DATA FOR PROCESSING below:

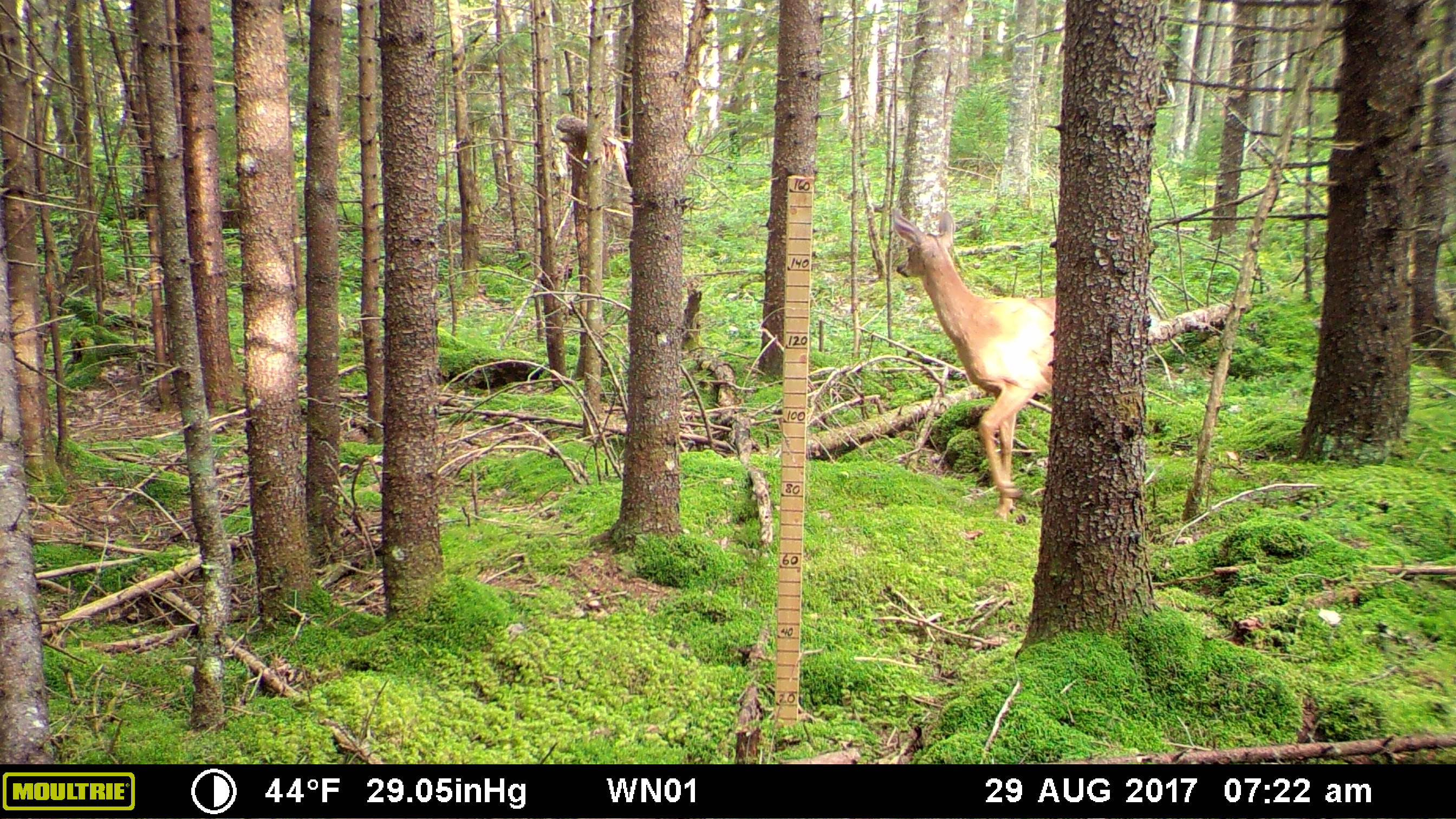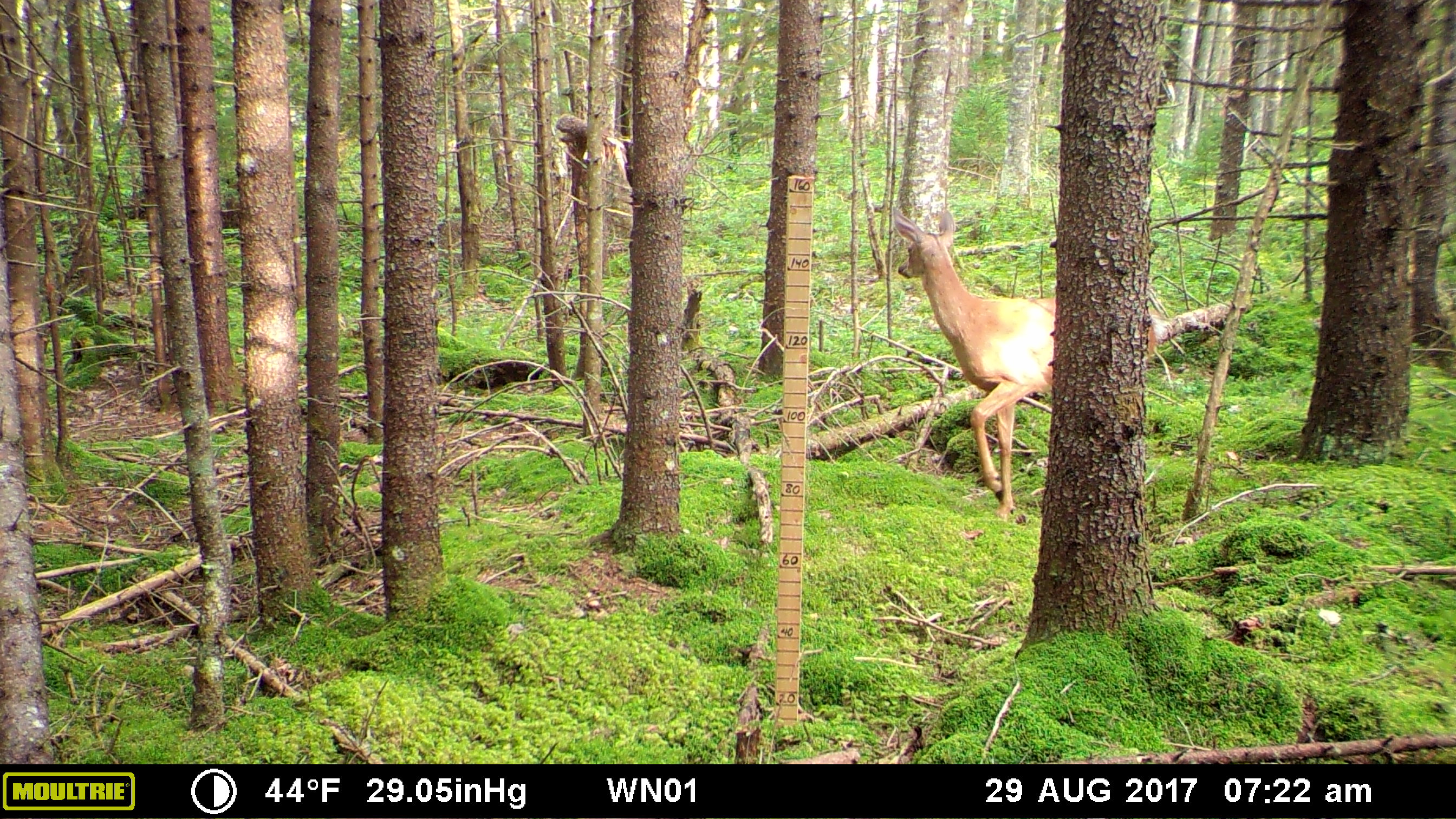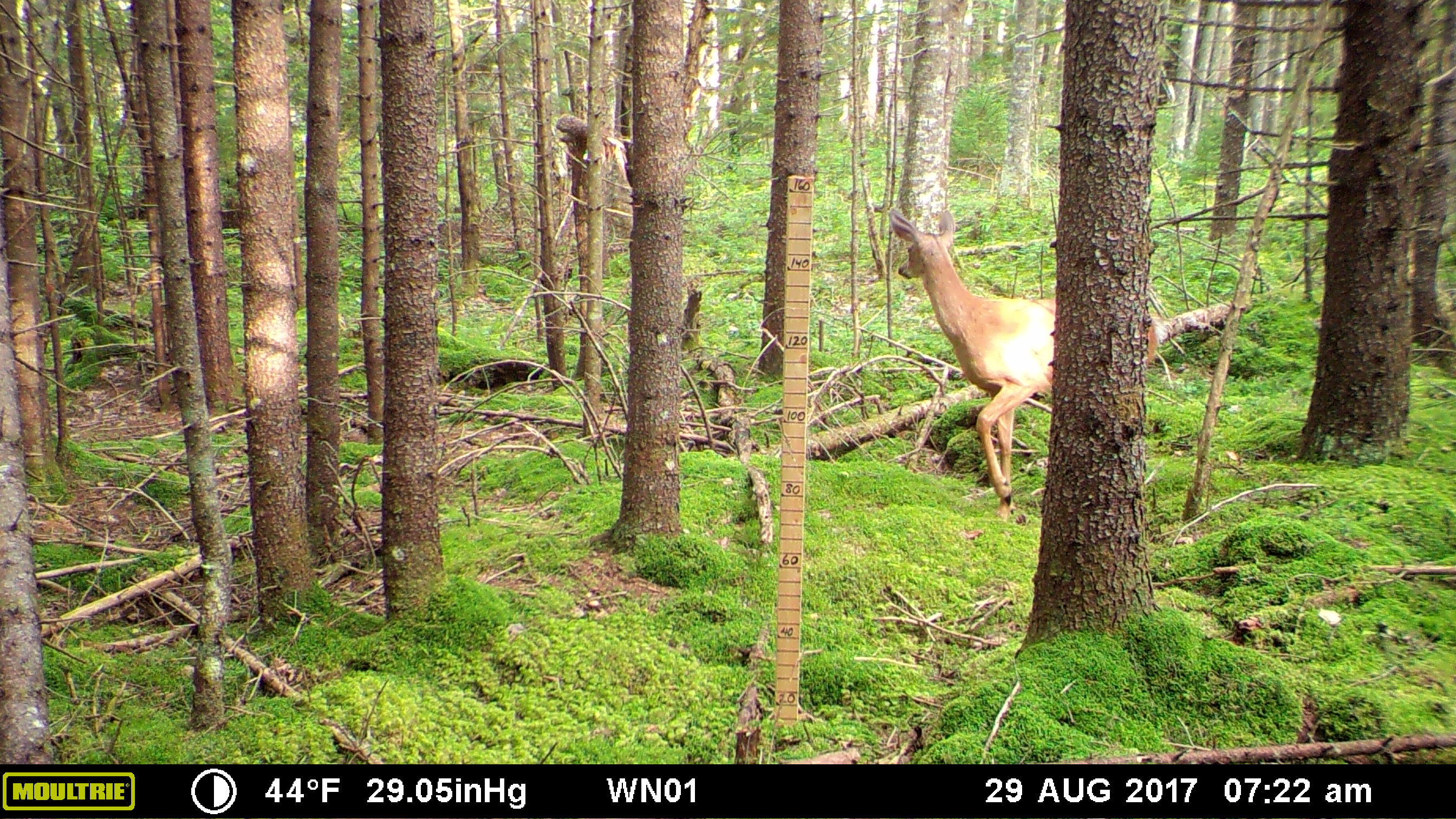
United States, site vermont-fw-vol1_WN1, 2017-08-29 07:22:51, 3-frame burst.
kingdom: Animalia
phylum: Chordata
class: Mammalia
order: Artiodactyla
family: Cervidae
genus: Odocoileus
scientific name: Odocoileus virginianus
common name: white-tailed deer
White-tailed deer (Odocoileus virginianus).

End of DATA FOR PROCESSING.
DATA FOR PROCESSING below:

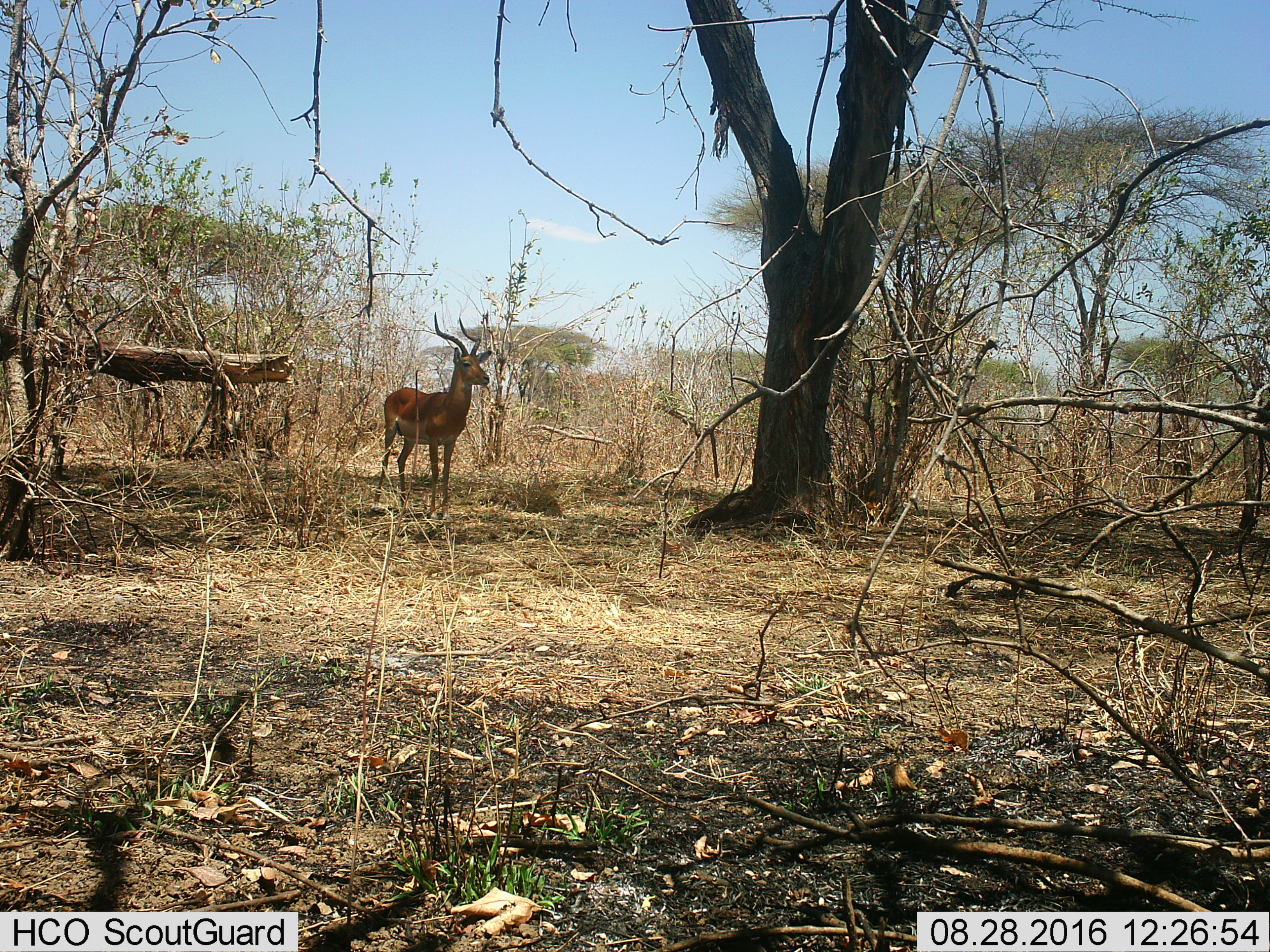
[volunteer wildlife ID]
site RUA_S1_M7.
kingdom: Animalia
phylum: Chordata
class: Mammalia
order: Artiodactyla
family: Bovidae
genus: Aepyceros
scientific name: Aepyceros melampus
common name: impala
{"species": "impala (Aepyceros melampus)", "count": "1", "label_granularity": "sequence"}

End of DATA FOR PROCESSING.
DATA FOR PROCESSING below:

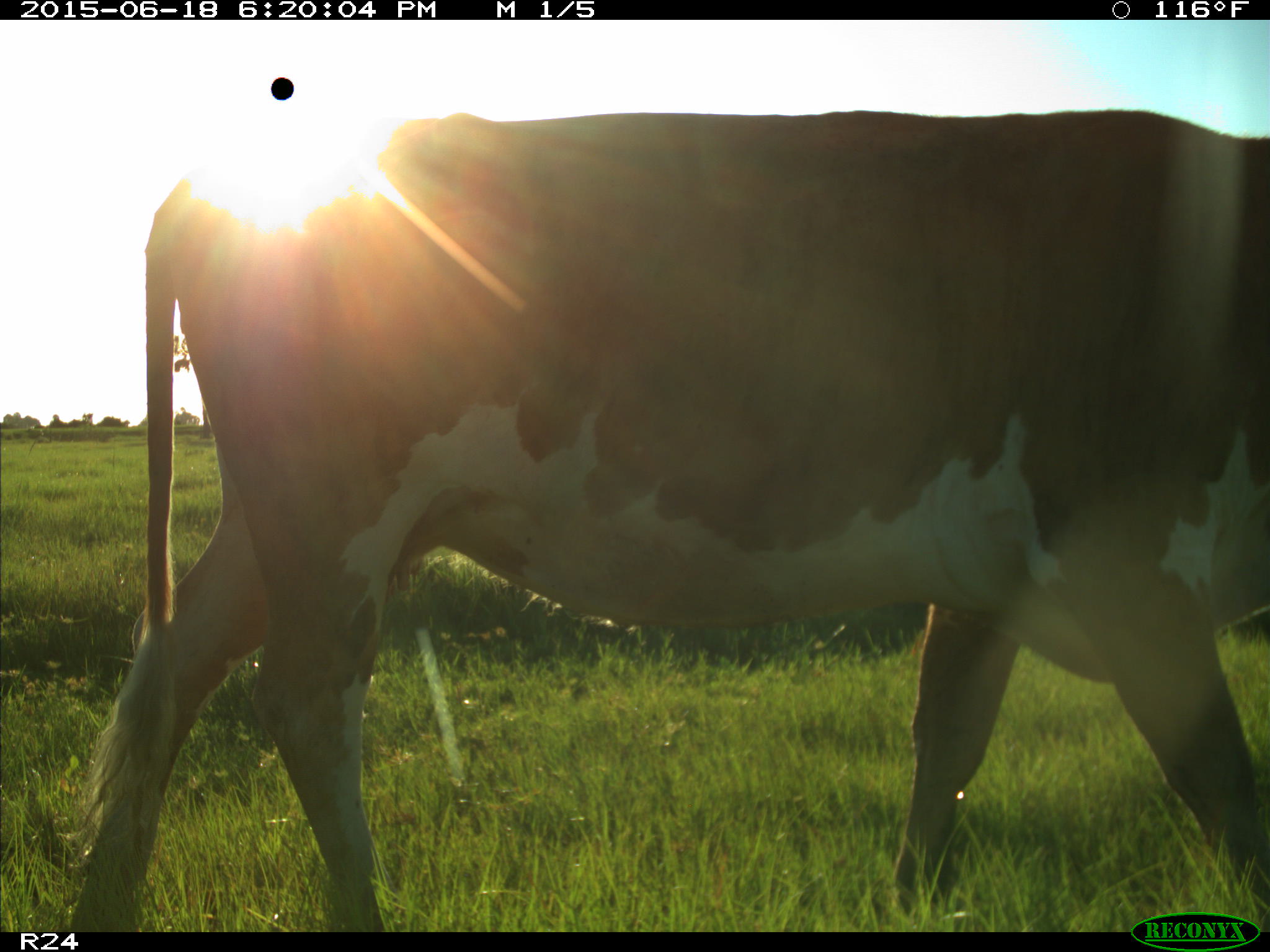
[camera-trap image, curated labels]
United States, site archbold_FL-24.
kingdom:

End of DATA FOR PROCESSING.

WHAT THE TASK REQUIRES: In the entries above, the lines between the one holding "United States, site vermont-fw-vol1_WN1, 2017-08-29" and the one holding "scientific name: Odocoileus virginianus", inclusive, are to be printed exactly as written, and those alone.

ANSWER SECTION:
United States, site vermont-fw-vol1_WN1, 2017-08-29 07:22:51, 3-frame burst.
kingdom: Animalia
phylum: Chordata
class: Mammalia
order: Artiodactyla
family: Cervidae
genus: Odocoileus
scientific name: Odocoileus virginianus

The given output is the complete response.